===== Source document

So, Pennoyer = Lochner? Discuss.
Monday, April 29, 2013
First Amendment on campus
Here are a couple of stories about the First Amendment on campus. Not trying to draw broad conclusions here, merely offering anecdotes.
The first occurred right here at FIU. The Beacon, the campus newspaper, reports on a class called "LGBT and Beyond: Non-Normative Sexualities in Global Perspective," whose assignments included marching in the Miami Beach Gay Pride Parade (the university entered a float). The article did not indicate whether any students objected to that assignment or how it was handled; one student is interviewed who opposes marriage equality, but it is not clear if he is in the class or has anything to do with the class.
Nevertheless, this sort of assignment raises some dicey issues, were anyone to object. While school curricula need not offer accommodations to students who object to particular assignments on religious grounds, is there a line when those assignments leave the bounds of the classroom and the course and venture into discussions, debates, and activities in the public at large? Alternatively, is there a difference between having to write a paper taking an objectionable position and having to participate physically in an activity that expresses that same position? And how should we handle internships and externships, which straddle the line between the classroom and the broader world and broader public discussion.
My wife teaches social work and encounters (either personally or in stories in the profession) these issues frequently. Social work imposes a code of ethics (to which social work students are expected to abide) requiring them to be educated about and understand "social diversity and oppression" with respect to every group or basis imaginable, which often is interpreted to mean students cannot opt-out of treating or working with objectionable groups or using methods with which they disagree. Most social work programs required courses in "diversity." And internships are a required, central part of social work education, so the issues potentially arise in and out of the classroom. So, for example, one public university settled a case with a student who was disciplined for failing to sign a letter in support of same-sex marriage that was going to be sent out publicly; the religious advocacy group that represented the student urged this class v. broader public line.
For some related thoughts, see this piece by Stanley Fish discussing a controversy at Florida Atlantic University (my neighbor just up I-95) over an assignment purporting to force students to stomp on a paper with Jesus's name or image. Fish mentions a case in which a Mormon theatre student at the University of Utah sued when forced to play a particular role in an acting class exercise that she alleged interfered with her religious beliefs.The second story is from the University of Arizona, where a few students, led by a guy who calls himself "Brother Dean Samuel," counter-protested a Take Back the Night Rally with signs reading "You Deserve Rape" (a closer look at other of Brother Dean's expresion shows that he, not unlike Westboro Baptist, apparently hates everyone who isn't him). His signs received a large above-the-fold story in the Arizona Daily Wildcat, which Brother, of course, gleefully retweeted. There was a tepid statement from the university that the speech is protected and he "has yet to, at this point, violate the student code of conduct."

==========

- _Set exercise_
Can you write out the post on the First Amendment on campus, word for word, from "So, Pennoyer = Lochner?" up to and including "merely offering anecdotes."? You won't need any of the entries.

===== Items

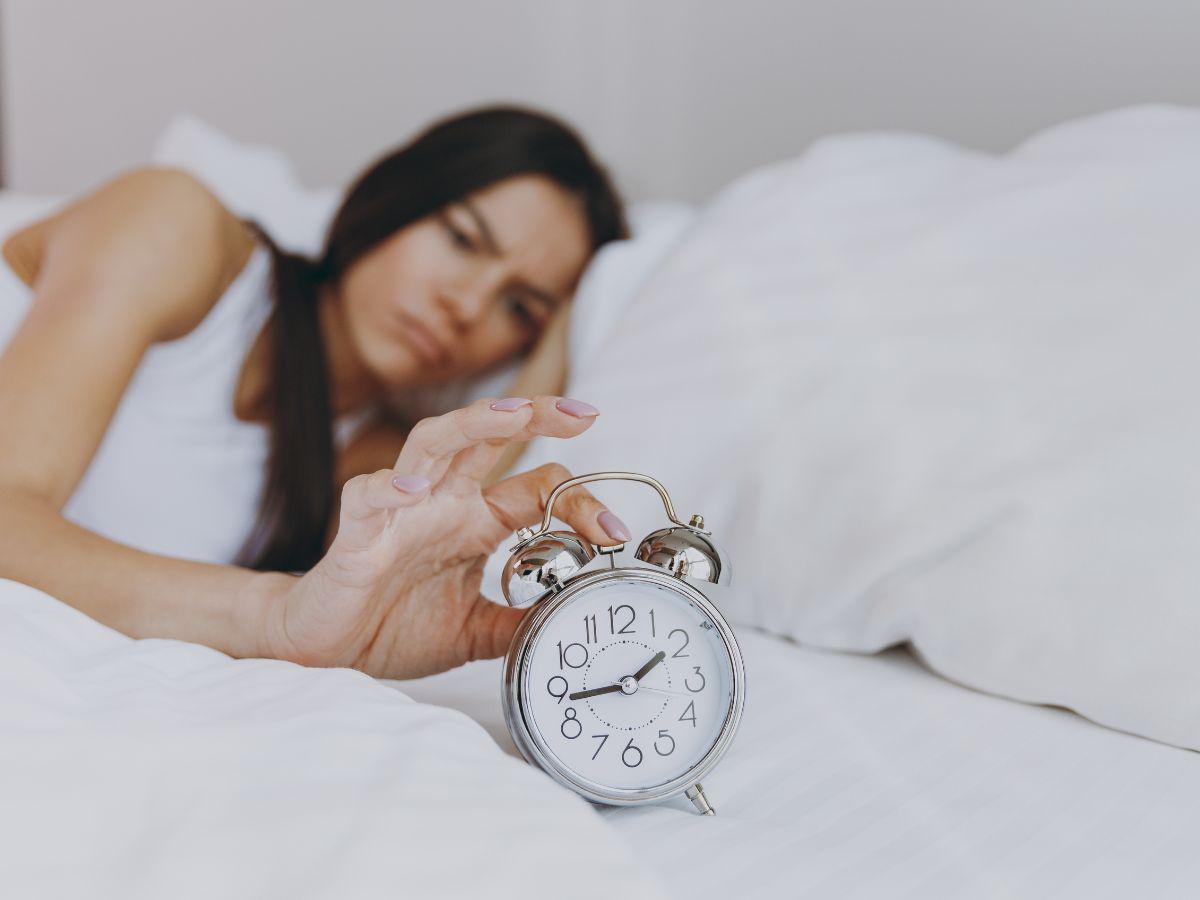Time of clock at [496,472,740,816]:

==========
===== Items

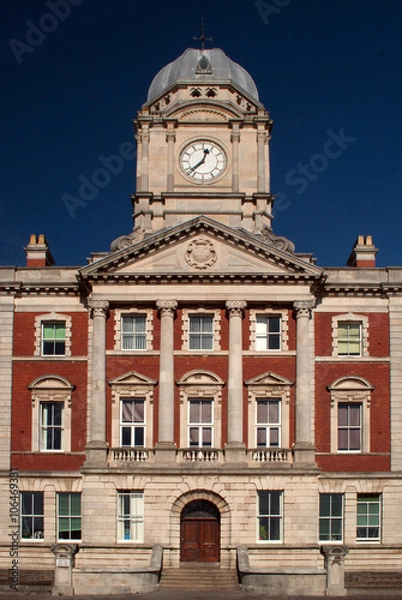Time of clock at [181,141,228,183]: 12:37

==========
===== Items

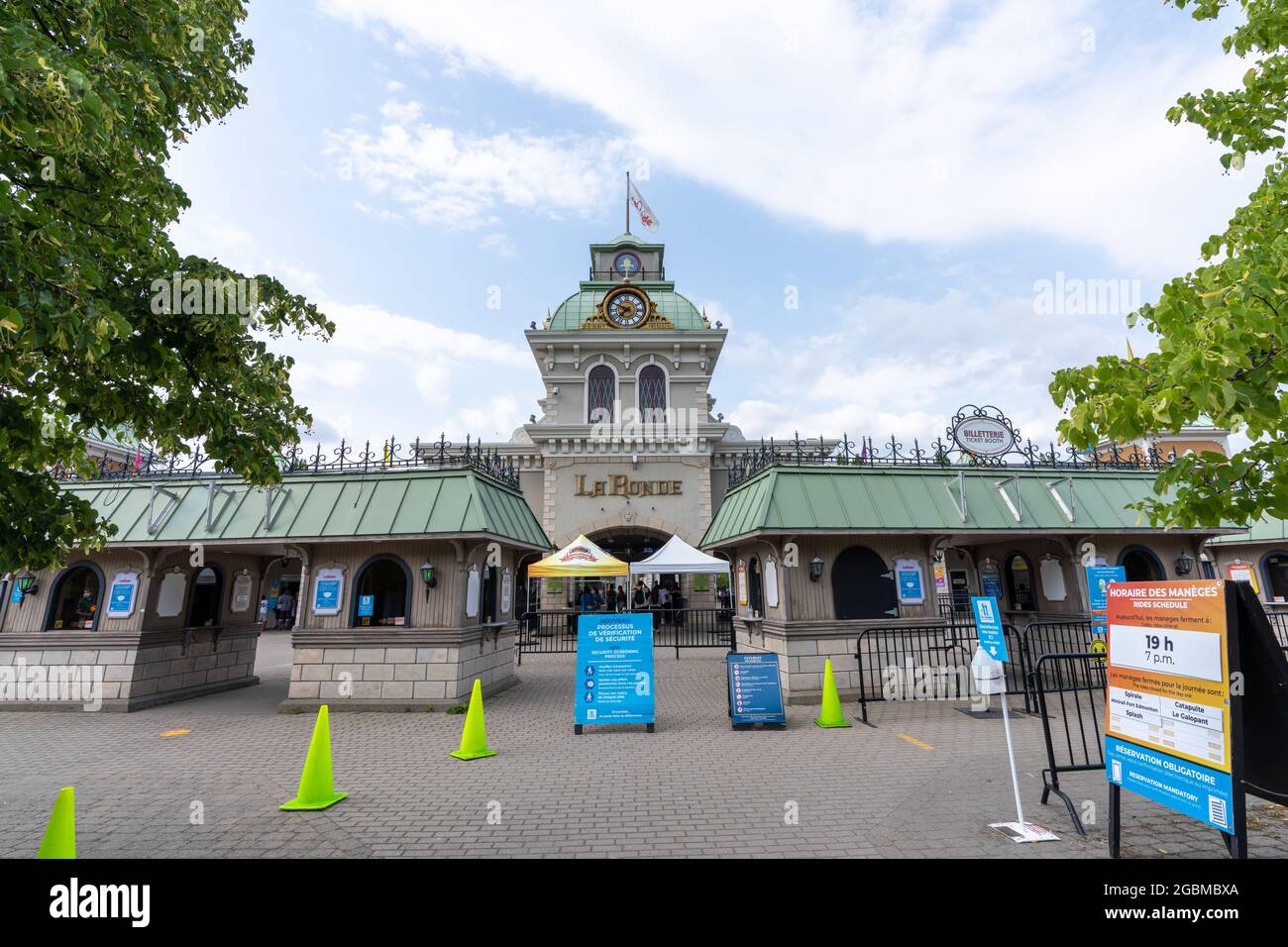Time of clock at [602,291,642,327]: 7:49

==========

- _Answer to the task_
So, Pennoyer = Lochner? Discuss.
Monday, April 29, 2013
First Amendment on campus
Here are a couple of stories about the First Amendment on campus. Not trying to draw broad conclusions here, merely offering anecdotes.